Morning came, and it was as if a fog had lifted and pulled me out of the hole. Just like that. I woke no longer feeling the heavy weight of sadness and despair that had plagued me. It wasn’t as if I were high or giddy. No. It was an evening of my mood, a balance that wasn’t there before. My tolerance and patience came back. I wasn’t crying or tearing up suddenly. I was … relieved. If it hadn’t happened to me, I wouldn’t have believed it could happen that quickly. What it suggests to me is that the stress of the past six months had taken its toll on my body, both externally with the eczema, and internally in my brain, knocking out whatever that pill replaced so that I could function again, live again, enjoy the sunrises and sunsets again.

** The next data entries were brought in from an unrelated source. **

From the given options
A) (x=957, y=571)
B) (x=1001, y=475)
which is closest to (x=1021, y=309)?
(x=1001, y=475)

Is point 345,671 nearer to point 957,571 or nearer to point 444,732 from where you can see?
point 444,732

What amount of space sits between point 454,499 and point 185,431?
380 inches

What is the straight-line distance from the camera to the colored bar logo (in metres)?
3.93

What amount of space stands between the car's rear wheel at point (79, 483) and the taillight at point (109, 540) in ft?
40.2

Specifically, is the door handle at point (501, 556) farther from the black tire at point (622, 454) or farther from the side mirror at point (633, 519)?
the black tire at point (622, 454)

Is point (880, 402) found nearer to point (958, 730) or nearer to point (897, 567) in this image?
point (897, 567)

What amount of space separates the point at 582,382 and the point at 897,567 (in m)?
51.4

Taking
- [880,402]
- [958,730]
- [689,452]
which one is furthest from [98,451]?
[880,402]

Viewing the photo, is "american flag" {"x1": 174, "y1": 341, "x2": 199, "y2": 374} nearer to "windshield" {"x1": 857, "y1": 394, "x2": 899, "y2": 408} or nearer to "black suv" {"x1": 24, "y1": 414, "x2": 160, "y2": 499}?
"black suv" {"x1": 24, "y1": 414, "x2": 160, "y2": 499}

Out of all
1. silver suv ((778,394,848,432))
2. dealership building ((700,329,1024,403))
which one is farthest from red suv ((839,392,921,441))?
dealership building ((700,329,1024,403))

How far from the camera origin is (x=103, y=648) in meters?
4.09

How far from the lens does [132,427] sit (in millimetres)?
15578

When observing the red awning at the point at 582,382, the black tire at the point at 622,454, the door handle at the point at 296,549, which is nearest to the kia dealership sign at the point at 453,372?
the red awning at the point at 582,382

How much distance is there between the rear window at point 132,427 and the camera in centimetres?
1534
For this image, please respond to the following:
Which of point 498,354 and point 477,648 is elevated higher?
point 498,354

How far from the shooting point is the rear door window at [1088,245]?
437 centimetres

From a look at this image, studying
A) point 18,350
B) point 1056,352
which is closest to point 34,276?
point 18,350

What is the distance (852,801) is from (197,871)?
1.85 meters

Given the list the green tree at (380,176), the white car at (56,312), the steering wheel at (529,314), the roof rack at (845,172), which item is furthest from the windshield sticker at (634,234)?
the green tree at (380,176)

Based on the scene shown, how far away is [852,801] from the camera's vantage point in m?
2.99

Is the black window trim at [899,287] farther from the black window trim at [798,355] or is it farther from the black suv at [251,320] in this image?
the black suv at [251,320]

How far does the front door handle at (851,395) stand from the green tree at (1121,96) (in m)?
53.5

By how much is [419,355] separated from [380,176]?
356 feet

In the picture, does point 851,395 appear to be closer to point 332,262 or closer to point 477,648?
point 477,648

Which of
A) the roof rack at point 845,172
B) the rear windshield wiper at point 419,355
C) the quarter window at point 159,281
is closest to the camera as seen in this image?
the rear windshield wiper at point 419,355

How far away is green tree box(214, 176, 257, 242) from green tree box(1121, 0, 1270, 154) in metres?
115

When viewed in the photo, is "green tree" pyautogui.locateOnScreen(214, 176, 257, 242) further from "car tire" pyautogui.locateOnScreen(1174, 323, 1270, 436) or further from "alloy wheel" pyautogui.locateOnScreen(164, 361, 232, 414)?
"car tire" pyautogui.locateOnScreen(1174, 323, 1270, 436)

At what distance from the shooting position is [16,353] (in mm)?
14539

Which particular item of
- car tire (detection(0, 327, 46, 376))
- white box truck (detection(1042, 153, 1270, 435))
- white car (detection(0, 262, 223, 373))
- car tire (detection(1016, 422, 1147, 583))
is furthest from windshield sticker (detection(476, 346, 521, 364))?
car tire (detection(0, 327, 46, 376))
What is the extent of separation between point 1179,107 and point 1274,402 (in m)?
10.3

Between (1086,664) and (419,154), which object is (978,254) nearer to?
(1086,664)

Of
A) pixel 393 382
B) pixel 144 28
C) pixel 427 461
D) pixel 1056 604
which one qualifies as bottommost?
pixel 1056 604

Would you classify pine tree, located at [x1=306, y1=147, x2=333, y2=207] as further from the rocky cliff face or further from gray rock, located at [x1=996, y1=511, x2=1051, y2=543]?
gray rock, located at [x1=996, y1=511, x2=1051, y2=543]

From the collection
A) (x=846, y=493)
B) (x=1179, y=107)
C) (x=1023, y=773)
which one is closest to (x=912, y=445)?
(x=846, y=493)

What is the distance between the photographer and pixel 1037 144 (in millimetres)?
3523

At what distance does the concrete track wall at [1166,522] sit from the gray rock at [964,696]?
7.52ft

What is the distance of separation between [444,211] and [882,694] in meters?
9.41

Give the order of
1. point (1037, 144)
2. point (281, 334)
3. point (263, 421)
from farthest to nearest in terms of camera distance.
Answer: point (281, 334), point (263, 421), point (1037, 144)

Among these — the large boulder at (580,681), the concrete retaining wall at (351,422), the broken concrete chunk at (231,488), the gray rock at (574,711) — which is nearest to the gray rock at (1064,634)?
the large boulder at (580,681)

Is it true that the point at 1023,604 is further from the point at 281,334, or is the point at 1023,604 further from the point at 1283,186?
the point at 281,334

I think I’m on the other side now, or at least pretty darned close to it. It’s been less than a month that I left Flagler Beach, but it seems like a lifetime ago. If you’ve never experienced a deep depression, first be grateful, but second, don’t underestimate the seriousness and scariness of it. I don’t ever want to go there again. If I have to stay on these, I will, but we’ll see. I will be forever grateful to Chris who most likely saved me from either being Baker Acted or not being here at all. I think there’s only so much one body can take. When this happened long ago, I had family around, lots of friends, my kids were younger and more dependent, and my mom came to my rescue. It was different, but it was still scary. This time it was just me. I’ve always to believed that I’m strong, that I have what my dad used to call MOXY. And maybe I do. I’m still here; right?

Now I need to look forward and stop dwelling on what was, on what happened. It’s in the past. Everyone has problems. Everyone goes through hard times. Some have people around them, but some do not. I’ve learned to be more compassionate, more patient. I don’t judge. If you have been lucky enough to avoid the rabbit hole, be very grateful. Too many people don’t make it to the other side.